Source text
● ● ● ●
Cheap thrills (midi file).

Cheap thrills (transcription).

The intro from "Cheap thrills" stands by itself. It shows a progression in E Mixolydian, with the E as tonic only confirmed at the end in bar 8. During bars 1-7 the bass keeps moving as part of the chord progression, being A-AM7-F#m-D-E-A-AM7-F#m-A-D-E. The bass line in this example is the newly recorded bass part from 1984 (see also below at "No. No. No").

2. Love of my life

Zappa first recorded "Love of my life" as a single in 1963. It's included as a bonus in the "Greasy love songs" CD by the ZFT. "Cruising with Ruben and the Jets" contains the easy doo-wop version of this song. The opening of the later "Tinsel town rebellion" version of "Love of my life" is included in the Cucamonga section of this study. This time it's mainstream pop with much more parts and details added to it. Charming is also the Mud club version from "YCDTOSA Vol. IV". See the Cucumonga section from this study for descriptions.

3. How could I be such a fool (1968)

Zappa re-recorded four songs from "Freak out!" again for "Cruising with Ruben and the Jets" in pretty different doo-wop arrangements. In case of "How could I be such a fool" there are four versions in total.

a) The score of the complete song is available in the Frank Zappa songbook vol. I, pages 45-49. A sample from this score of "How could I be such a fool (1966)" is present in the Freak out section from this study.
● ● ● ●
Data excerpt
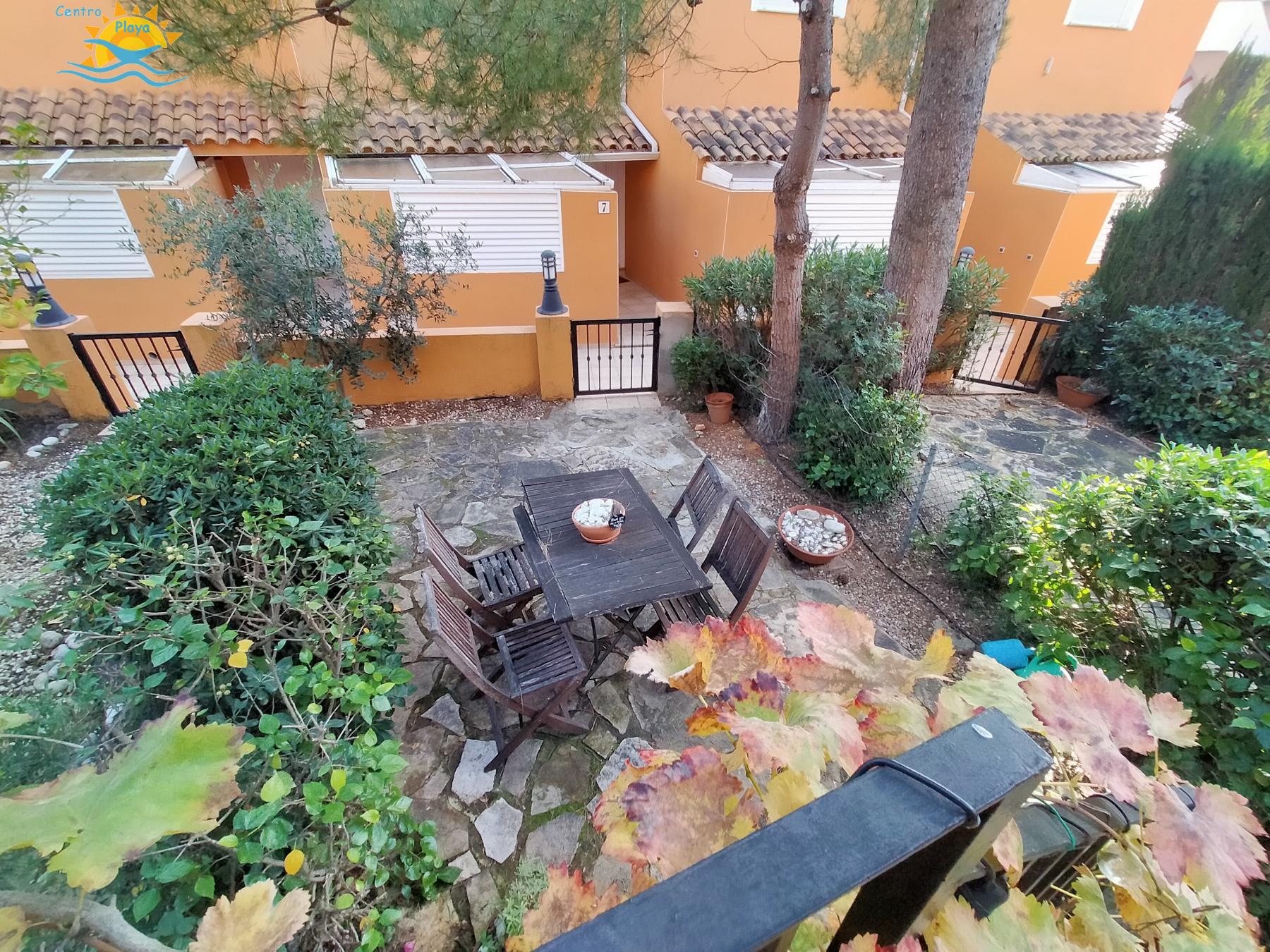 Venta de dúplex en Alcossebre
● ● ● ●
Actions to take
A. According to the text on Zappa's songs, in what year did Zappa first record "Love of my life" as a single?
B. Put this sentence from the text on Zappa's songs into Spanish: "This time it's mainstream pop with much more parts and details added to it."
C. Pick up the text on Zappa's songs after its final sentence and keep writing it.

Set of answers
A. 1963

B. Esta vez es pop comercial, con muchas más partes y detalles añadidos.

C.
b) As discussed in the Freak out section at "I'm not satisfied", these scores are arrangements for piano. Compared to the album recording, they have the rhythm of the lead melody and the chords in common. But regarding details they can be different in many aspects. For recording "Freak out!", Zappa had a budget at his disposal that allowed him to hire additional session musicians. They play the various acoustic instruments that you can hear on the album, the instruments as used in orchestras. When he had the opportunity to involve extra musicians, Zappa avoided simply doubling parts only. This topic is coming by in the Them or us section from this study. As you can see in the example from below, the number of musicians led to the creation of broader chords, with notes spread out over a couple of octaves. This is an approach much different from when people like James Last or André Rieu orchestrate pop songs. They let more instruments play the same notes, letting the result remain the same as the original.

How could I be such a fool (Freak out!), main theme (midi file).

How could I be such a fool (Freak out!), main theme (transcription).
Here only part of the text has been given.